(Saved data entries)
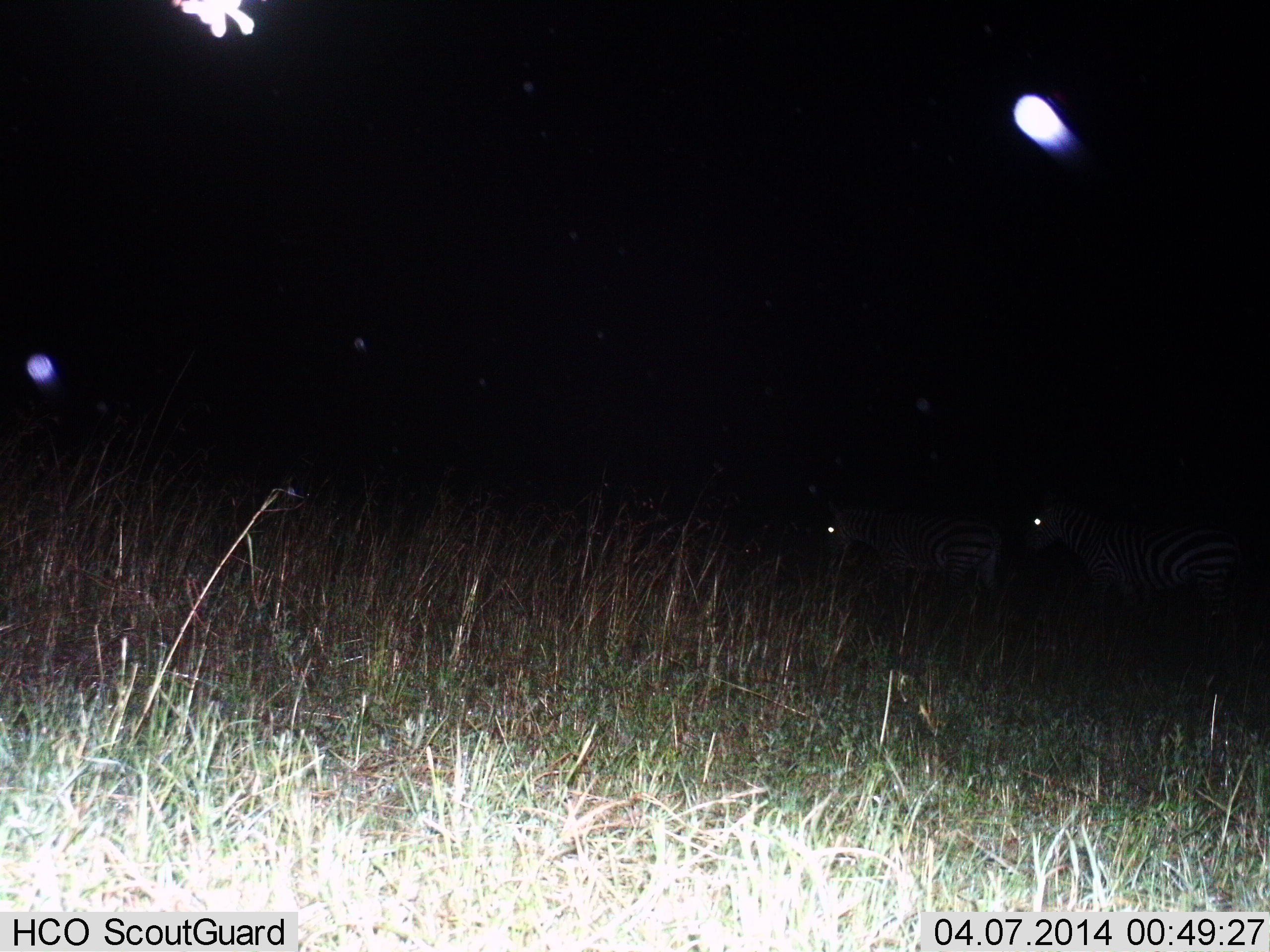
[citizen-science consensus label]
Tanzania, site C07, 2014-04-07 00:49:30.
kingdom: Animalia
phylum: Chordata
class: Mammalia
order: Perissodactyla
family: Equidae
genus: Equus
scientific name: Equus quagga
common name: plains zebra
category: zebra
Zebra (plains zebra) (Equus quagga), count 2. Behavior (volunteer vote fractions): standing 52%, resting 10%, moving 40%, interacting 0%. Young present (vote fraction): 0%. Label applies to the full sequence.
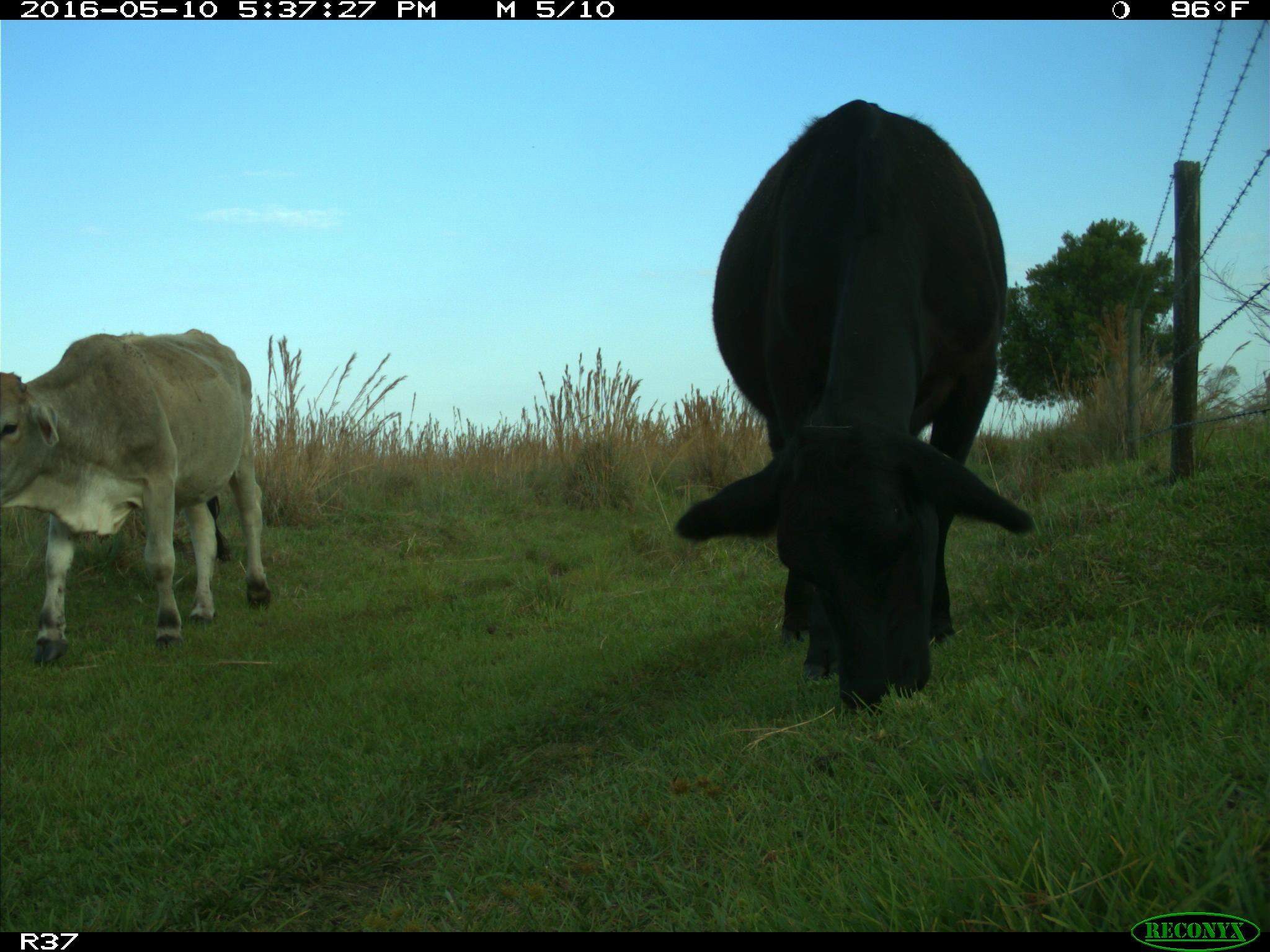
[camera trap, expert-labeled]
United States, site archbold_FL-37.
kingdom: Animalia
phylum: Chordata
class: Mammalia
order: Artiodactyla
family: Bovidae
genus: Bos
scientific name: Bos taurus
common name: domestic cow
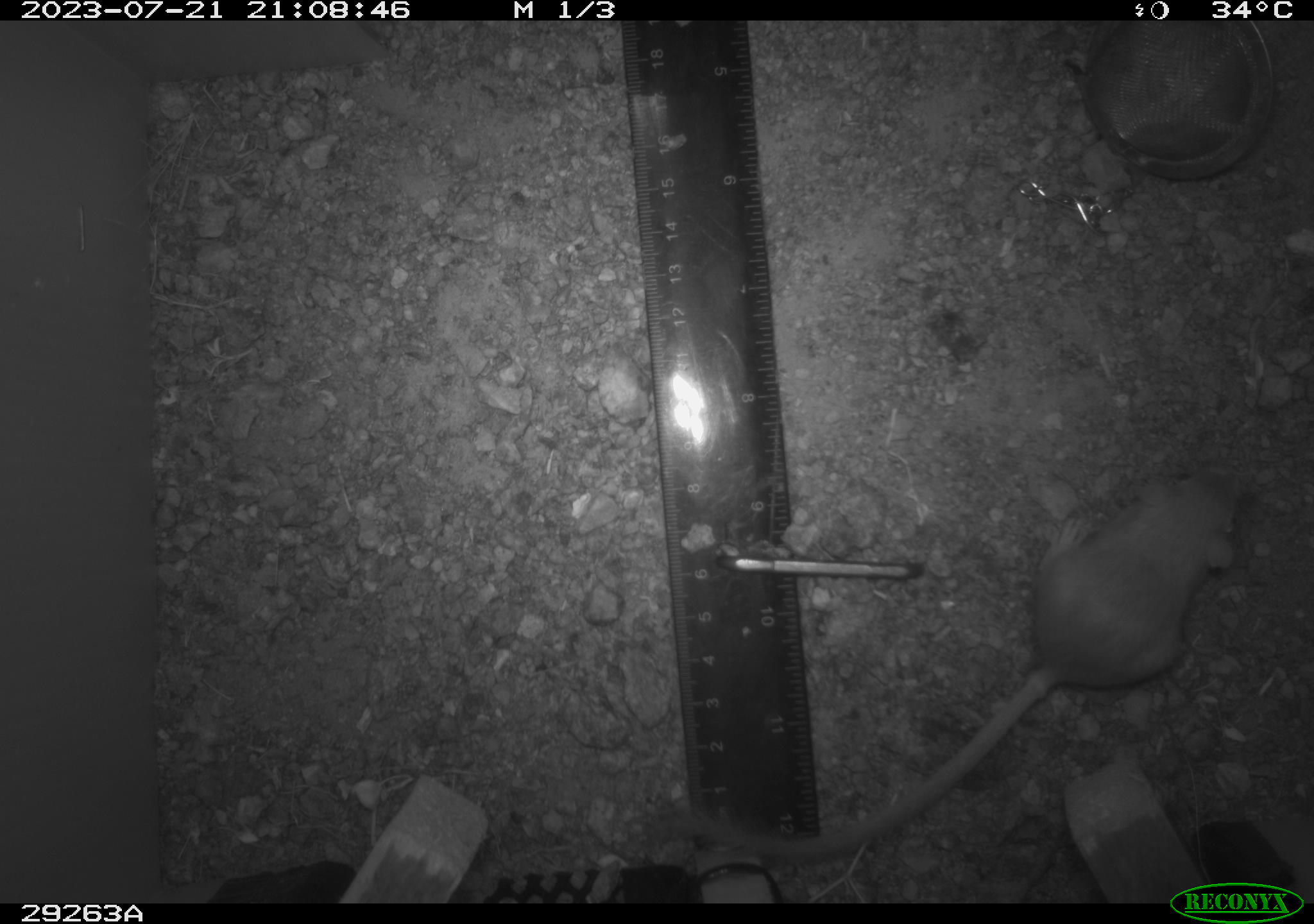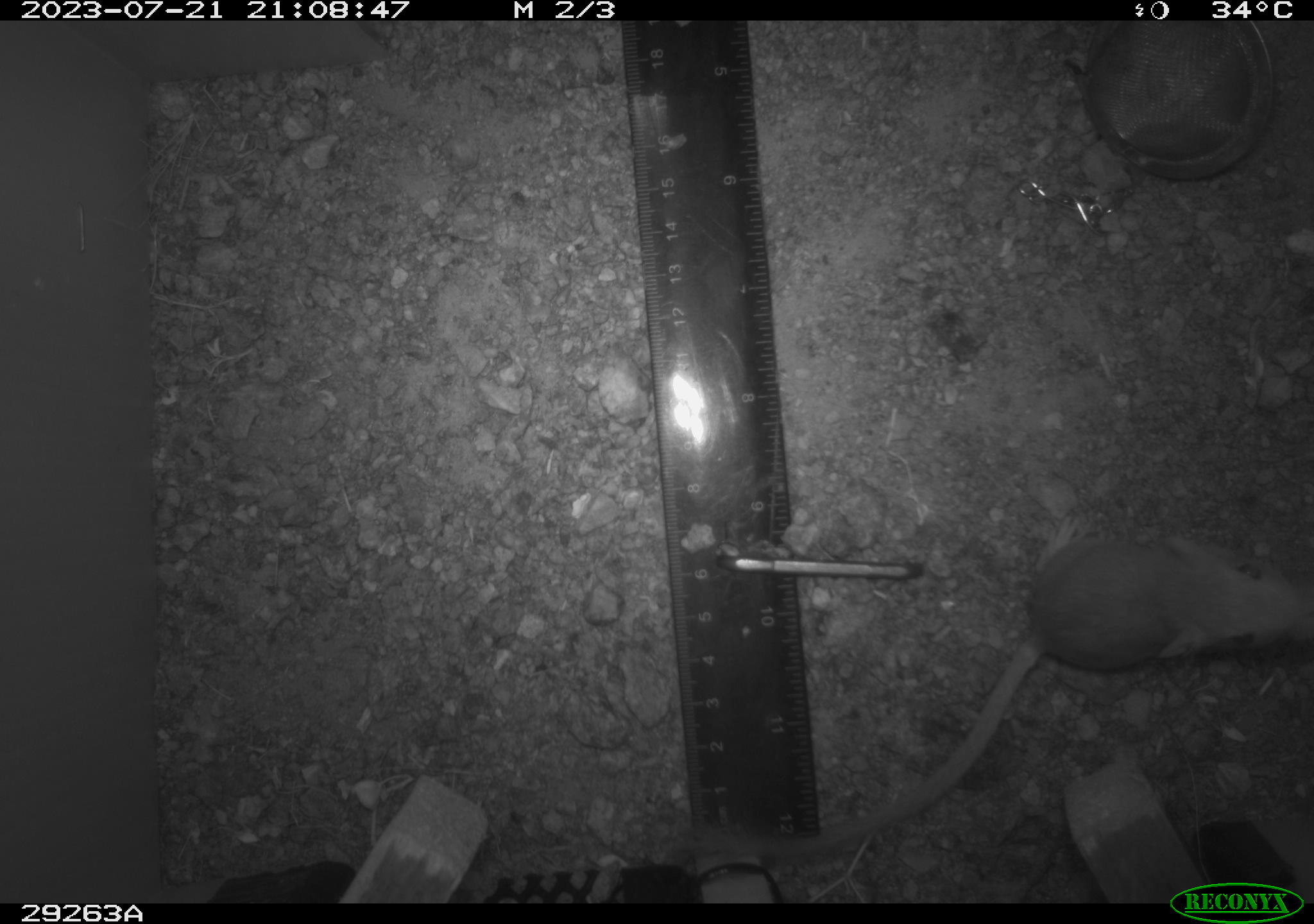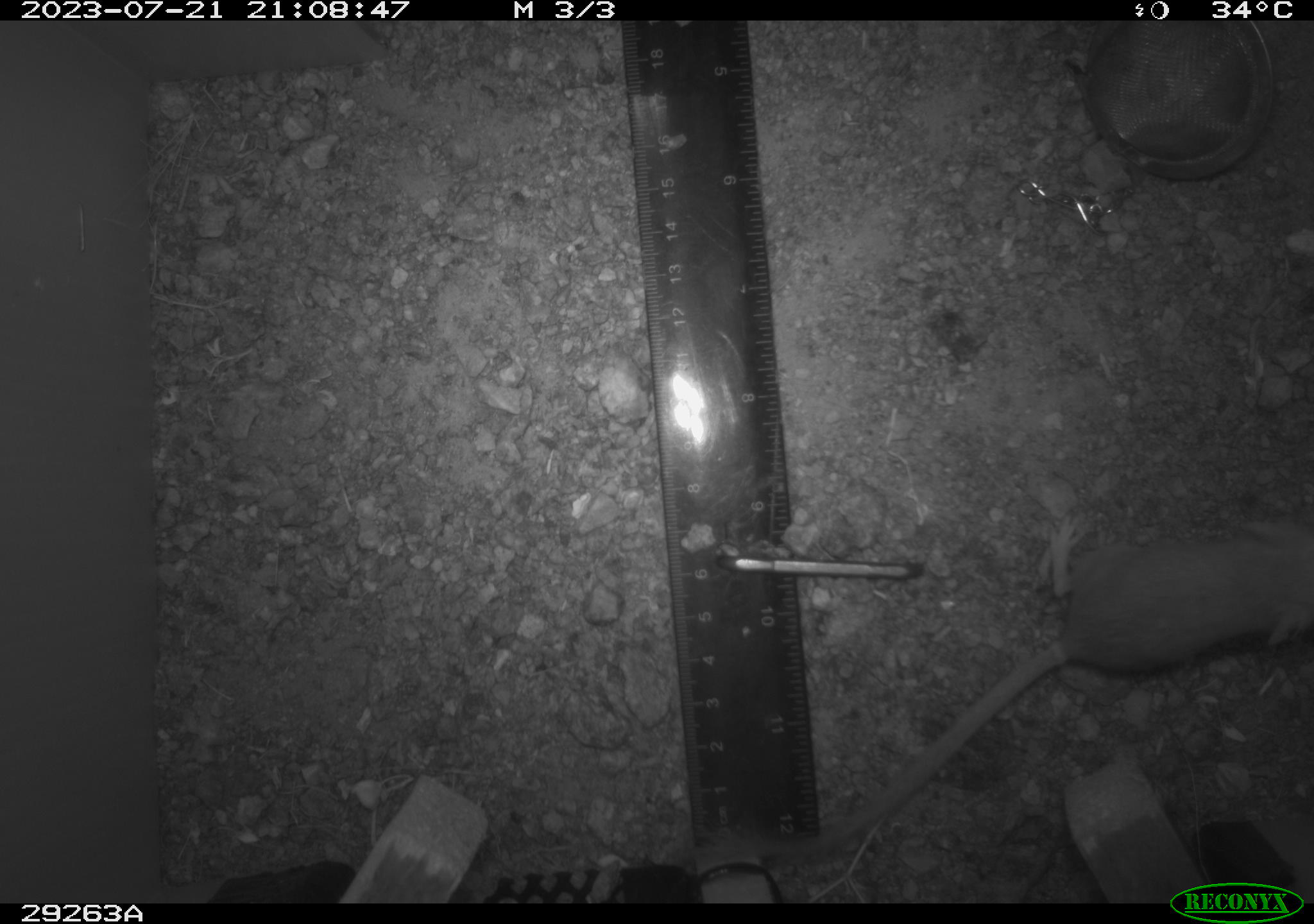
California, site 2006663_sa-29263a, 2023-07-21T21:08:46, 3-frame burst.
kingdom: Animalia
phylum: Chordata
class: Mammalia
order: Rodentia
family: Heteromyidae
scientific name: Heteromyidae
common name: kangaroo rats and pocket mice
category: heteromyidae family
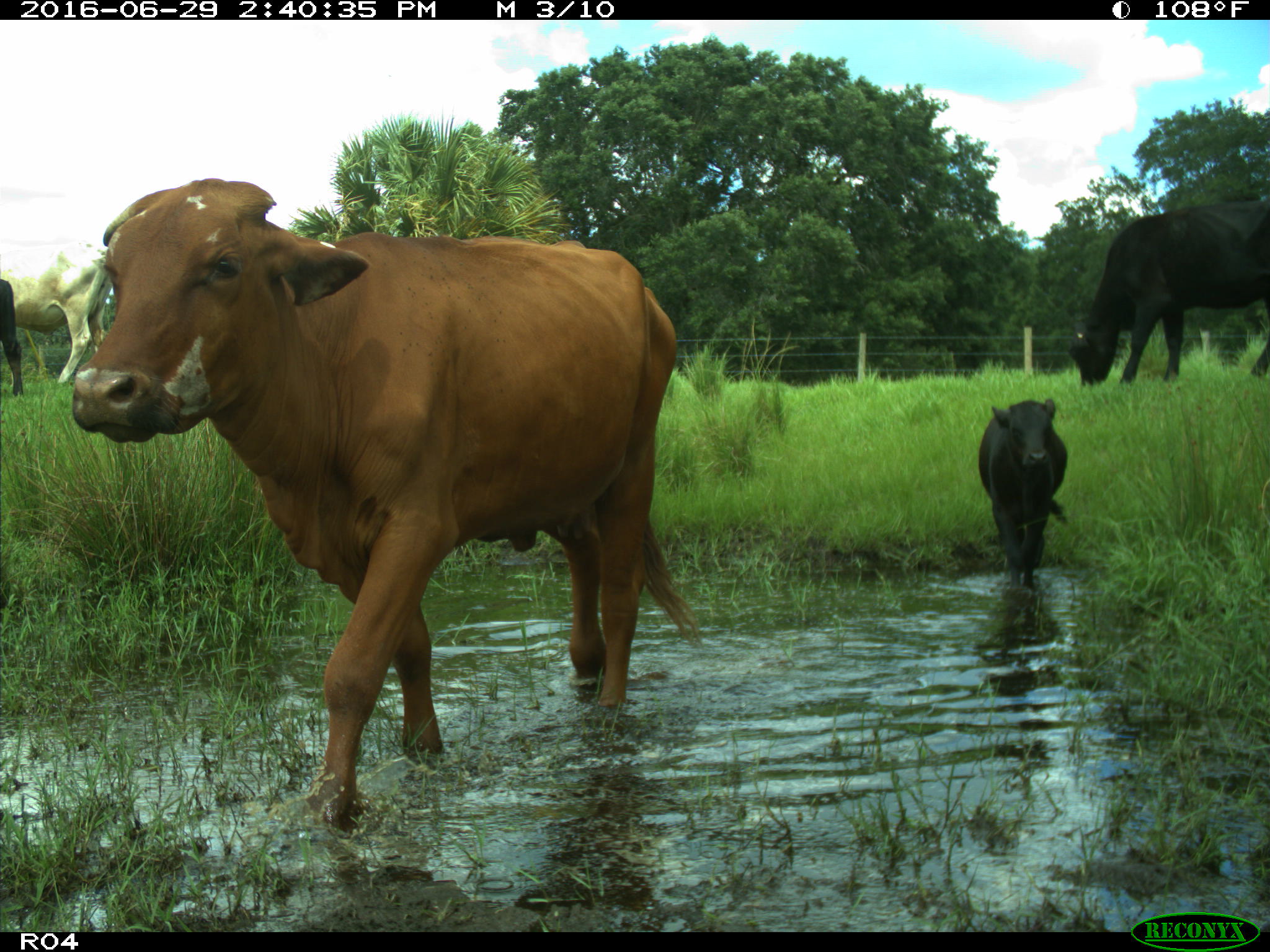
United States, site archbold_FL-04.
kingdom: Animalia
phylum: Chordata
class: Mammalia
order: Artiodactyla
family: Bovidae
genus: Bos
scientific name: Bos taurus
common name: domestic cow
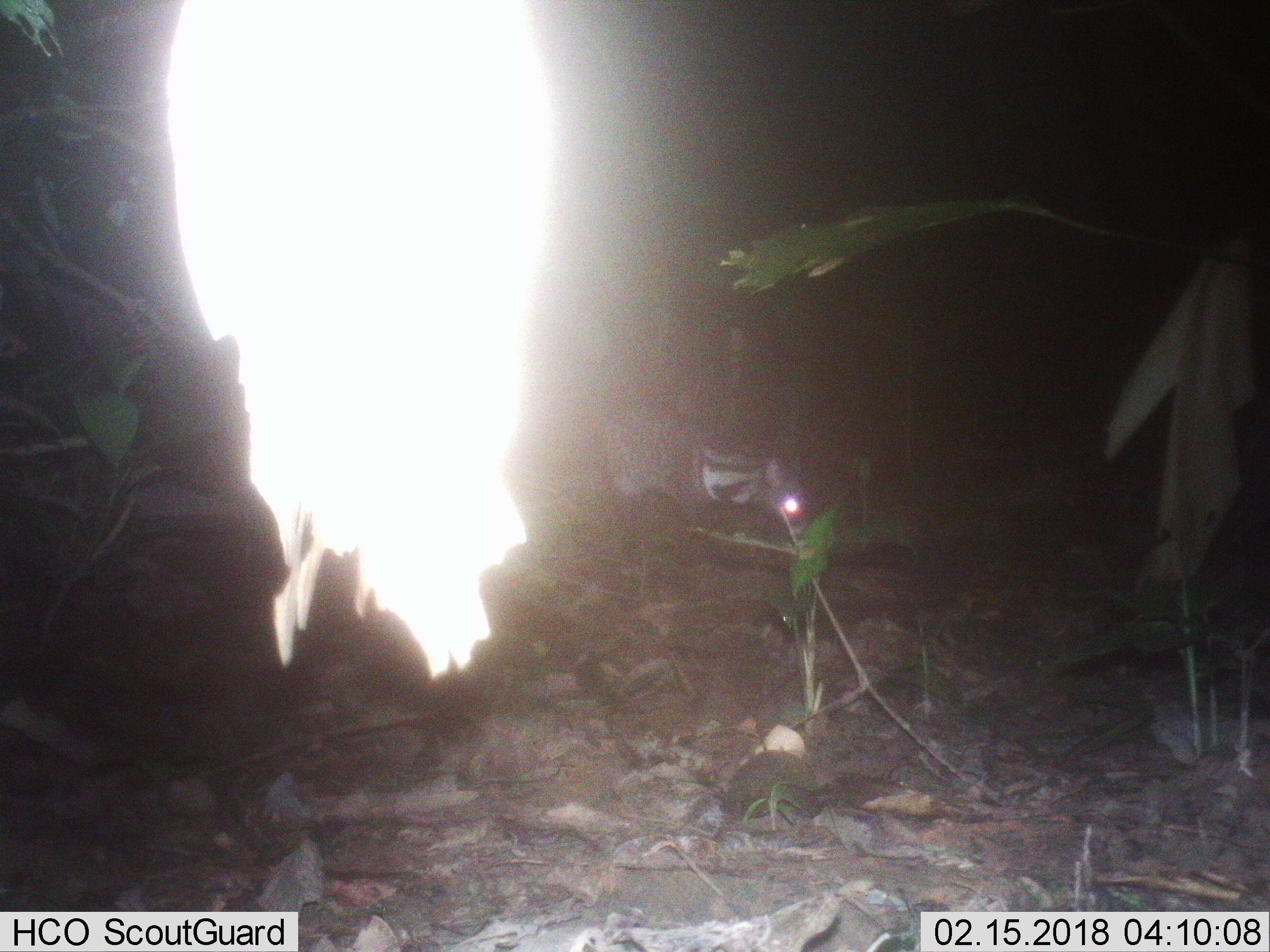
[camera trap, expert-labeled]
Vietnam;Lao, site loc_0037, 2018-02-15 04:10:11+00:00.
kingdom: Animalia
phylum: Chordata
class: Mammalia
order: Carnivora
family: Viverridae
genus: Viverra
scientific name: Viverra zibetha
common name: large indian civet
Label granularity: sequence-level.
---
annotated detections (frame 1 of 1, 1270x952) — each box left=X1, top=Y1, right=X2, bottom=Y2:
large indian civet: left=594, top=413, right=808, bottom=563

■ Activity ■
Your answer must be an exact transcription of every entry, minus the pictures.

■ Exercise output ■
[citizen-science consensus label]
Tanzania, site C07, 2014-04-07 00:49:30.
kingdom: Animalia
phylum: Chordata
class: Mammalia
order: Perissodactyla
family: Equidae
genus: Equus
scientific name: Equus quagga
common name: plains zebra
category: zebra
Zebra (plains zebra) (Equus quagga), count 2. Behavior (volunteer vote fractions): standing 52%, resting 10%, moving 40%, interacting 0%. Young present (vote fraction): 0%. Label applies to the full sequence.
[camera trap, expert-labeled]
United States, site archbold_FL-37.
kingdom: Animalia
phylum: Chordata
class: Mammalia
order: Artiodactyla
family: Bovidae
genus: Bos
scientific name: Bos taurus
common name: domestic cow
California, site 2006663_sa-29263a, 2023-07-21T21:08:46, 3-frame burst.
kingdom: Animalia
phylum: Chordata
class: Mammalia
order: Rodentia
family: Heteromyidae
scientific name: Heteromyidae
common name: kangaroo rats and pocket mice
category: heteromyidae family
United States, site archbold_FL-04.
kingdom: Animalia
phylum: Chordata
class: Mammalia
order: Artiodactyla
family: Bovidae
genus: Bos
scientific name: Bos taurus
common name: domestic cow
[camera trap, expert-labeled]
Vietnam;Lao, site loc_0037, 2018-02-15 04:10:11+00:00.
kingdom: Animalia
phylum: Chordata
class: Mammalia
order: Carnivora
family: Viverridae
genus: Viverra
scientific name: Viverra zibetha
common name: large indian civet
Label granularity: sequence-level.
---
annotated detections (frame 1 of 1, 1270x952) — each box left=X1, top=Y1, right=X2, bottom=Y2:
large indian civet: left=594, top=413, right=808, bottom=563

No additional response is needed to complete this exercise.